The emotional valence theory has been supported by studies examining the effects of emotional experience on electrophysiological responses recorded using an EEG. In one experiment (Davidson, et al., 1979 HA), EEG responses were recorded from electrodes placed over the frontal and parietal areas of both hemispheres while participants watched videotape segments designed to elicit positive or negative emotion. In the frontal lobes, the left hemisphere was more active during the segment perceived by the participants as positive and more right hemisphere activation was present during the segment perceived as negative.
Davidson (1992) reported similar findings using movies that elicited happiness or disgust. No asymmetry was found at the parietal locations. Evidence supporting the valence theory has also been obtained in 10 month old infants. An actress spontaneously generated a happy or sad face while the infants sat on their mothers' laps.
An EEG measured cortical activity during the video segments. Happy segments elicited more activity in the left frontal region than over the right frontal region (Davidson and Fox, 1982). Moreover, greater activity in the left frontal cortex was recorded when infants produced spontaneous positive facial expressions and greater activation of the right frontal cortex when negative facial expressions were produced (Fox, 1991).

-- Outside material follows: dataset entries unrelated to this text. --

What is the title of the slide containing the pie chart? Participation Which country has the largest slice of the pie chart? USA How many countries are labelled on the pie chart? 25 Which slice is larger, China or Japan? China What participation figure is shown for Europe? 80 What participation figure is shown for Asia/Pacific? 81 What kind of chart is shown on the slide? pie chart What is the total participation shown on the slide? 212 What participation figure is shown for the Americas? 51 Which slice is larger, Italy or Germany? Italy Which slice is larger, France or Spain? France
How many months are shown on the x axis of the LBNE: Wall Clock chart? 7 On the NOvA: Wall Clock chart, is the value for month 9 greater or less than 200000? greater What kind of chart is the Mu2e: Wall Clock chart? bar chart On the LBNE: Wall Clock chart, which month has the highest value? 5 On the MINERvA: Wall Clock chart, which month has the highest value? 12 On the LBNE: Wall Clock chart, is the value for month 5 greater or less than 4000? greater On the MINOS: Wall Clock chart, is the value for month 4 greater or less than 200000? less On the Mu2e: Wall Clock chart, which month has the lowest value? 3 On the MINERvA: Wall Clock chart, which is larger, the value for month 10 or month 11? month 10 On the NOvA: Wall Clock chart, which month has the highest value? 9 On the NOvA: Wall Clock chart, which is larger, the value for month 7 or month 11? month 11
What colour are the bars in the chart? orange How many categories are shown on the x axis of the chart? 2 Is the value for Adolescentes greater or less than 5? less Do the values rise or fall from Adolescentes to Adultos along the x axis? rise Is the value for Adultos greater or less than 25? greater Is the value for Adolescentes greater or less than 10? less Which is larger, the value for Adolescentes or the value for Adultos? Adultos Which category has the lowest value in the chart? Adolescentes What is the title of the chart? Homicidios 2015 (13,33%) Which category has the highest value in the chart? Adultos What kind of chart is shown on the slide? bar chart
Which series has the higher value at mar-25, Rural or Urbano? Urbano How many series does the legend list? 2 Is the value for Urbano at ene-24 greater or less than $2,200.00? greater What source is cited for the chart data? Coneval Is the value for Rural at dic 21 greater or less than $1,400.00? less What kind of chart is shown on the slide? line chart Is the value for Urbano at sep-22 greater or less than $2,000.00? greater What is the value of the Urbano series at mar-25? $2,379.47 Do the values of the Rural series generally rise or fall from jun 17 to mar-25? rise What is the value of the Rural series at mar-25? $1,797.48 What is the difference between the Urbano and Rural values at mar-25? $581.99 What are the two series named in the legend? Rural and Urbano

Fox and Davidson (1986) recorded EEG responses from two day old infants who were given sugar water and citric acid. Greater activity of the left hemisphere was evident after the infants tasted sugar water than after they tasted citric acid. These findings are consistent with the hypothesis that the left hemisphere is involved in perceiving positive emotions and the right hemisphere is involved in perceiving negative emotions. In another study, patients with uncontrollable emotional outbursts accompanying epileptic seizures were examined (Sackheim et al., 1982). Of the 91 patients presenting with uncontrollable outbursts of laughter, left side hyperexcitability was twice as likely as right side hyperexcitability. While no hypothesis of hemispheric asymmetry is consistently supported, there is apparent evidence for lateralization of production and perception of emotion.
Thus, left hemisphere activation merely may be the result of right hemisphere activation, or it may function to regulate the intensity of the emotional reaction in the dominant right hemisphere (Hellige, 1993). In another theory, right hemisphere domination and valence related asymmetry may coexist. According to this theory, anterior portions of both hemispheres are differentially specialized with regard to experiencing emotions. As noted earlier, the left frontal region is more active during positive emotion and the right frontal cortex is more active during negative emotion.
However, the right hemisphere may be dominant for the perception of emotion, irrespective of valence (Davidson, 1992). There is considerable evidence that the right hemisphere is more involved in the perception of emotion than is the left. There is also considerable evidence that the left hemisphere does indeed have a role in expressing and experiencing emotion. However, the extent to which either hemisphere is involved in emotion is still unclear. While many theories subsist, the laterality of emotion is far from determined.